NASA and the China National Space Administration (CNSA), the only two space agencies in the world that currently have rovers operating on Mars, are preparing to temporarily halt their robots’ activities on the Red Planet. The reason is the approaching solar conjunction, a period when Mars and Earth are on opposite sides with the Sun between them, hampering communication with the missions.
- China “wins” NASA on its first mission to Mars; understand
- Zhurong and Perseverance: what are the differences between Chinese and US rovers?

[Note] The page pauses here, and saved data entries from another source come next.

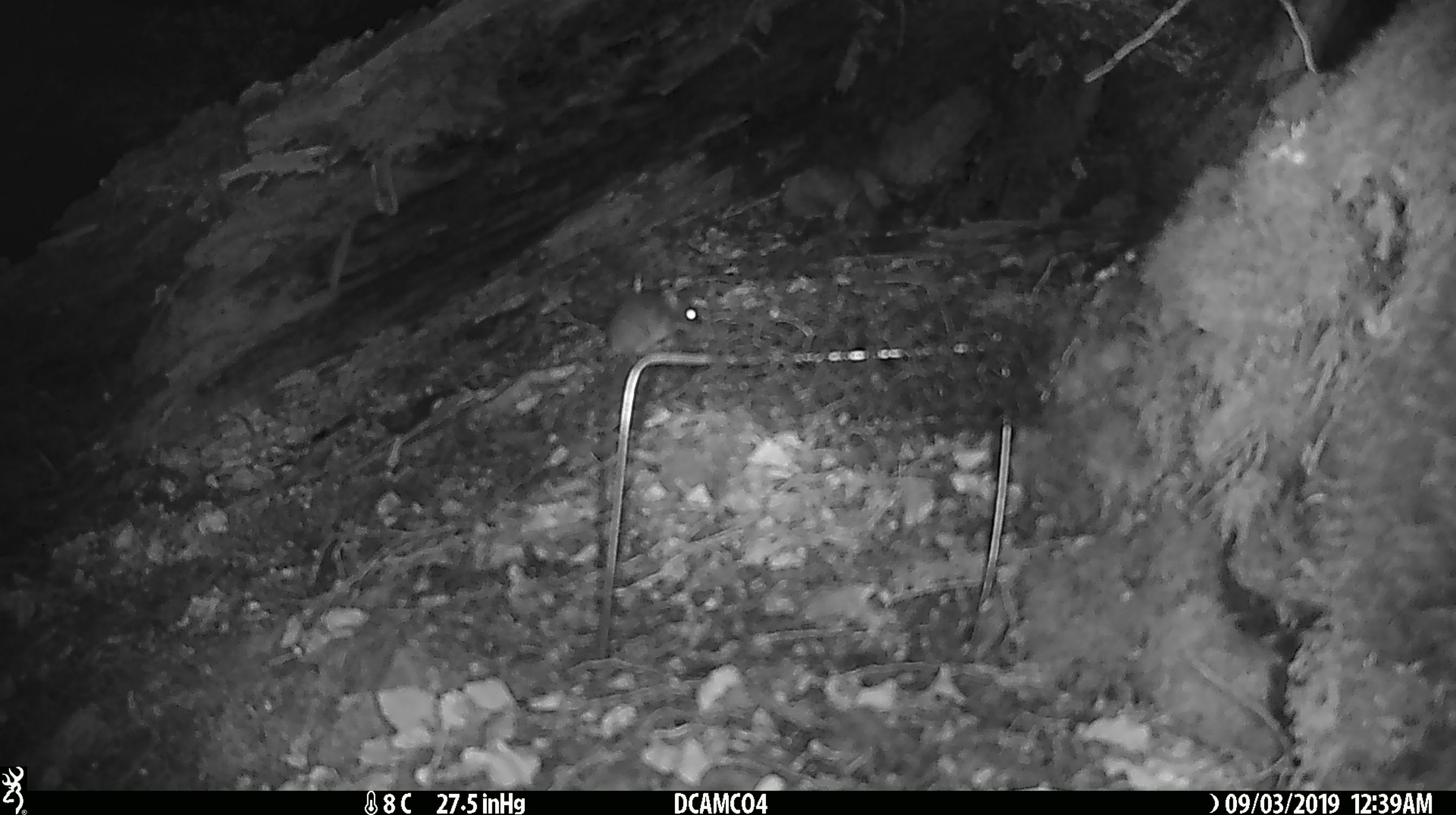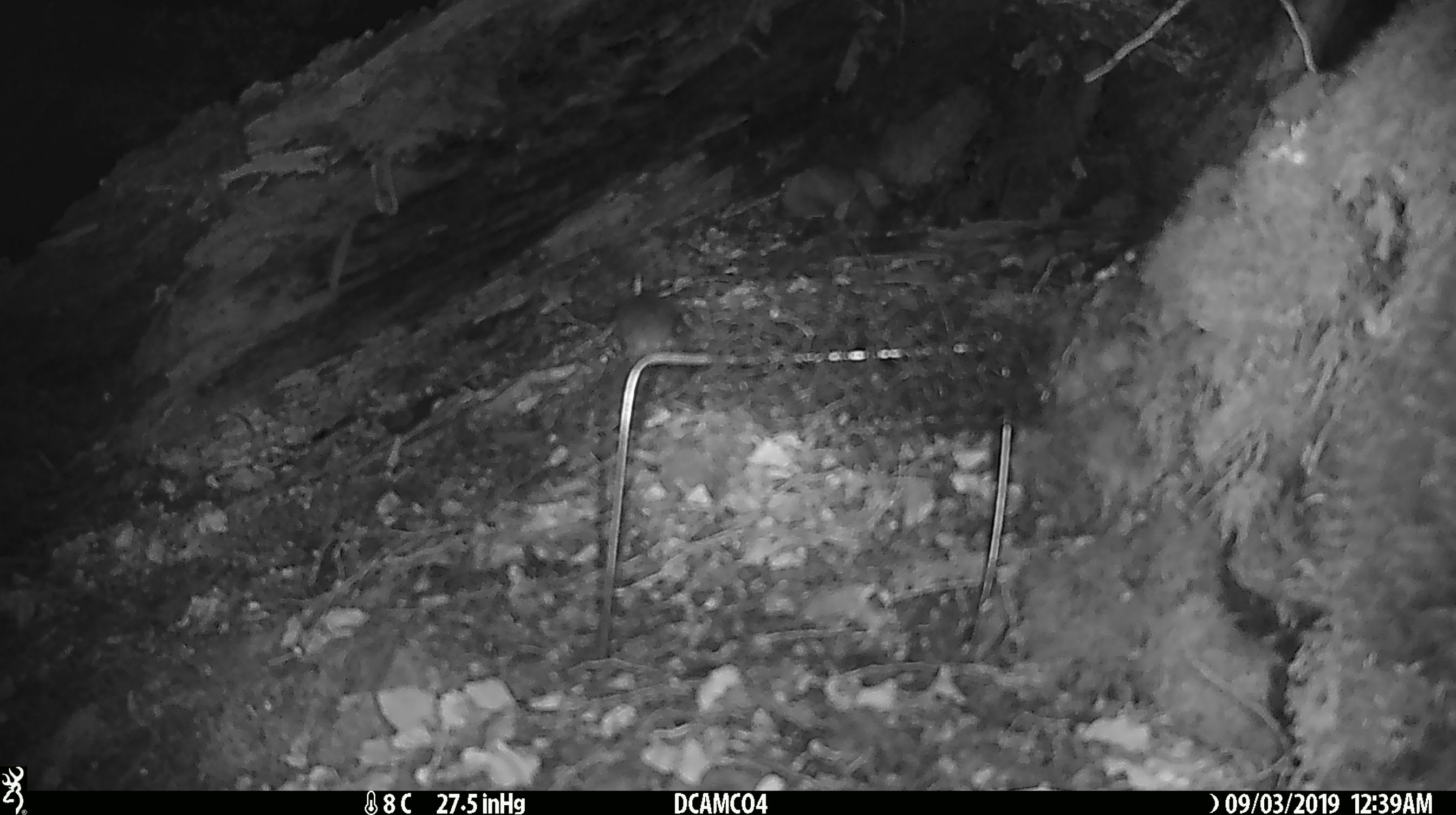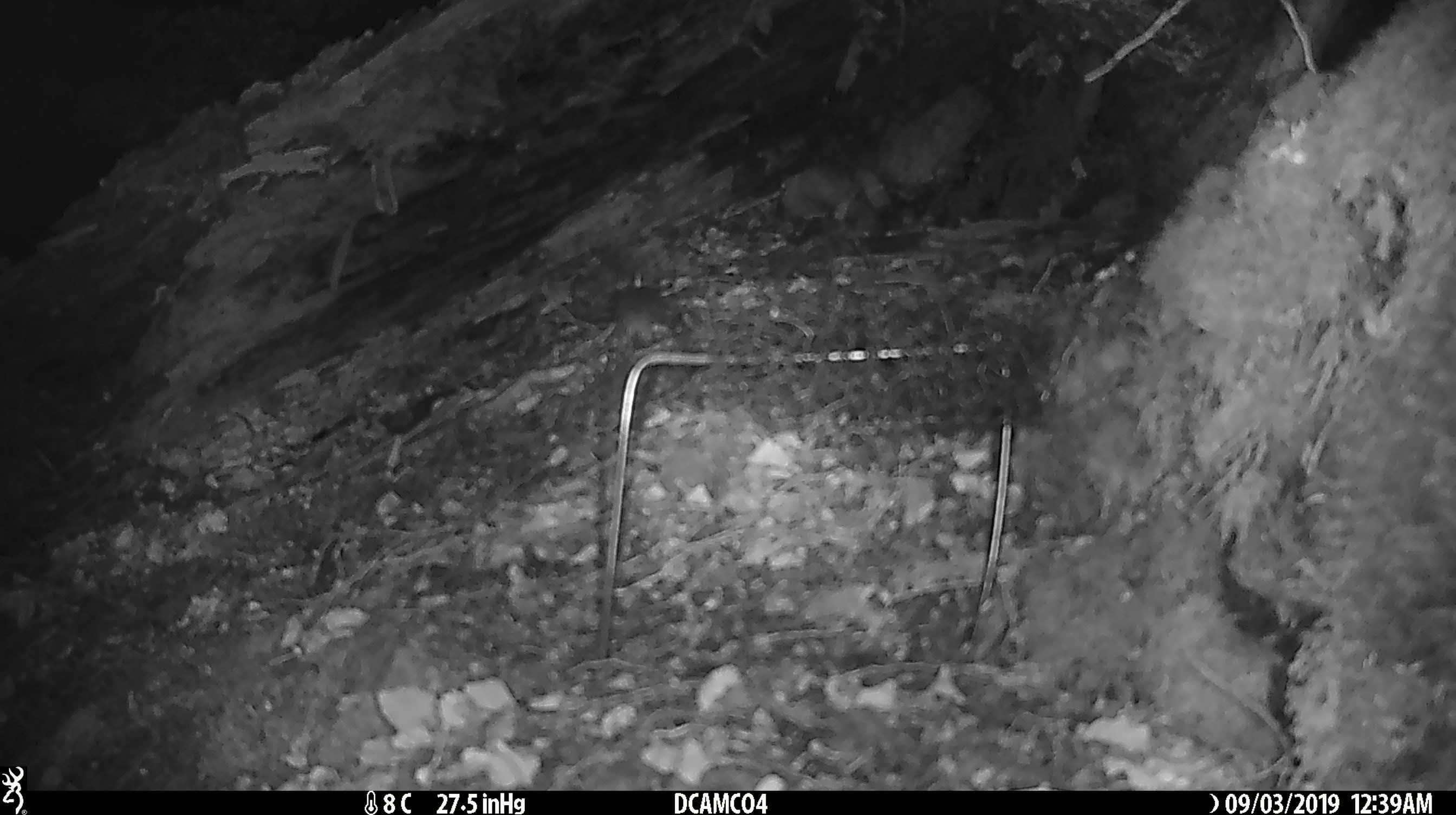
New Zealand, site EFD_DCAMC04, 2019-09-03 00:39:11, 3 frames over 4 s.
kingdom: Animalia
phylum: Chordata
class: Mammalia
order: Rodentia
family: Muridae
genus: Mus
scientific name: Mus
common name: mouse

- 60 years exploring Mars: a summary of missions that studied the Red Planet
As Mars will be “behind” the Sun relative to Earth, the two planets are temporarily invisible to each other and this has raised some concerns among NASA engineers — they fear that the Sun’s ionizing rays will undermine the instructions sent to the rovers and even corrupt the signals, causing the robots to have behaviors that can be dangerous. Therefore, the space agency decided not to send new instructions to its rovers between the 2nd and 16th of October.
This does not mean, however, that they will be completely inactive. “Each mission got a few homework assignments before listening to us again,” explained Roy Gladden, manager of the Mars transmission network at NASA’s Jet Propulsion Laboratory. The Perseverance rover, for example, will continue to use its sensors to collect weather measurements and track storms that form the so-called “dust demons”.
Meanwhile, the Ingenuity helicopter must remain where it currently is, 175 m from the rover, and will send data on its status weekly to the vehicle — a new flight should only take place after the conjunction. Curiosity, in turn, will continue collecting measurements of the climate and radiation, also in search of the dust demons. Finally, the InSight spacecraft will continue tracking seismic tremors on Mars, while the orbiters will transmit some data from surface missions to Earth.
The CNSA will work with a similar strategy and has decided to pause the activities of the Zhurong rover and the Tianwen-1 orbiter temporarily, so that they both spend a period of approximately 50 days in safe mode. The orbiter will keep its autonomous operating capabilities active while traveling in a circular orbit around Mars; then they resume scientific exploration activities.